Who would have thought when you left those high school math problems behind that you would one day be encountering algorithms on a daily basis? Zeynep Tufekci might have guessed; now an assistant professor at the University of North Carolina’s School of Information, Tufekci’s first job as a teenager was as a computer programmer. So it’s no surprise that she is way more adept at decrypting the confusing and often misleading worlds of social media than most of us.
And while she’s perfectly comfortable to hold forth on exactly Facebook’s algorithm does, what troubles her more are the next generation of algorithms even more powerful and ominous. “There are computational systems that can suss out emotional states — even lying — from processing human faces, “ she says. “They are developing cars that could decide who to run over.”
If that sounds a bit dramatic, Tufekci is quick to caution that most machine learning systems won’t crash through walls like killer cars, but be invited in, like friends who can solve problems.

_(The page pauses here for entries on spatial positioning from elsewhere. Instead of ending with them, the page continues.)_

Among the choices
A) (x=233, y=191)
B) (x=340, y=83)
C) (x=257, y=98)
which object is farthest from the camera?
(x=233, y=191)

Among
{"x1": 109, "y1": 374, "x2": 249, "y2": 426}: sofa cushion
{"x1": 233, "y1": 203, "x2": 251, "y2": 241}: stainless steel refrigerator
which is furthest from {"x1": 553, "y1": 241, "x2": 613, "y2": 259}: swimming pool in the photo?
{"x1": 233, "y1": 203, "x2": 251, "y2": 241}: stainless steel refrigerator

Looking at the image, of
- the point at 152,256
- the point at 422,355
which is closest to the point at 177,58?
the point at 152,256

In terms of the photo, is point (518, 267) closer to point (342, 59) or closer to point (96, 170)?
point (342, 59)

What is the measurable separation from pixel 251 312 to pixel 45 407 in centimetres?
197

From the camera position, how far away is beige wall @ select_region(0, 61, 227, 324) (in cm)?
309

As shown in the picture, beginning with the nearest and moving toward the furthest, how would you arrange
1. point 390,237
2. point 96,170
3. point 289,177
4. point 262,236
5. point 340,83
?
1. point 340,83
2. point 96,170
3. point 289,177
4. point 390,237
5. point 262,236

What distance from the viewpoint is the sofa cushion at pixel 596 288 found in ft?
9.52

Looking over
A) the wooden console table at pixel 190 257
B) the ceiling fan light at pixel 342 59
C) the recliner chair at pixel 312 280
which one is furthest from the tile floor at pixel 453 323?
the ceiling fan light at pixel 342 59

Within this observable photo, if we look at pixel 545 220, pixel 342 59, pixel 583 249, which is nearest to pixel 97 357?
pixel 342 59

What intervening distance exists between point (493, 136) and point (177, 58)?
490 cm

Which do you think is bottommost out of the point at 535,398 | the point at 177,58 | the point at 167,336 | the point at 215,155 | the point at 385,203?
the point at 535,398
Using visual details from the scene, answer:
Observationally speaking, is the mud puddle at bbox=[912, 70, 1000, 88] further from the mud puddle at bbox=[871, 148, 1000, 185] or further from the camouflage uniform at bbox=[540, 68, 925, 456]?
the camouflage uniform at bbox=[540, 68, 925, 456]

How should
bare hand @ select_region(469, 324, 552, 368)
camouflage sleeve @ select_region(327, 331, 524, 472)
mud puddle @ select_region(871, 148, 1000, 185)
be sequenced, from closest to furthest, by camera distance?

“We are now asking questions of computation that have no single right answers, like, ‘Who should our company hire?’ or ‘Which convict is more likely to re-offend?’ But we have no benchmarks for how to make decisions about messy human affairs.”
Still, that hasn’t stopped software companies from trying, fine-tuning and turbo-charging algorithms to take more and more data into account to deliver more and more answers. In traditional programming, a system is given a series of static commands and computes the answer. Modern algorithms are driven by so-called machine learning, an approach to computing that evolved from pattern recognition and prediction software. With machine learning, a system calculates its results by churning through and “learning from” loads of data — but how those results are arrived at could well be a mystery even to those who defined the task parameters.
“In the past decade, complex algorithms have made great strides,” says Tufekci. “They can recognize human faces. they can decipher handwriting. The downside is we don’t really understand what the system learned. In fact, that’s its power.”
The idea of a company or college using an advanced algorithm to sort through mountains of job or school applicants is exactly the kind of thing that worries the Turkish-born technosociologist. “Hiring in a gender- and race-blind way certainly sounds good to me,” she says. “But these computational systems can infer all sorts of things about you from your digital crumbs, even if you did not disclose these things.”
Among the inferences computers can make even without an explicit mention: sexual preference, political leaning, ethnic background, social class and more. “What safeguards do you have that your black box isn’t doing something shady? What if [your hiring algorithm] is weeding out women most likely to be pregnant in the next year? With machine learning, there is no variable labeled ‘higher risk of pregnancy.’ So not only do you not know what your system is selecting on, you don’t even know where to look to find out.”
Tufekci is not a Luddite, though — far from it. “Such a system may even be less biased than human managers,” she points out. “And it could well make good monetary sense as well. But is this the kind of society we want to build without even knowing we’ve done it? Because we’ve turned decision making over to machines we don’t totally understand?”
Machine learning doesn’t begin from a place of purposeful intention like traditional programming — it’s driven by data, which in and of itself can have a bias. One system that’s used by American courts in parole and sentencing decisions was scrutinized by ProPublica, which audited the algorithm. “They found it was wrongly labeling black defendants at twice the rate as white defendants.”
As another data point: When the story of the civil rights protests in Ferguson, Missouri, exploded in 2014, she saw it on her Twitter feed — which was not filtered algorithmically. But on the filtered Facebook? Not so much. “The story of Ferguson wasn’t algorithm friendly — it’s not Like-able,” she says. “Instead, that week Facebook’s algorithms highlighted the ALS ice-bucket challenge.” A wet t-shirt parade in the name of charity? Who wouldn’t click on that?
The decision is ours — but only if we can decide we want to make it. The more we surrender that choice, the more knowledge and power we surrender of the world around us.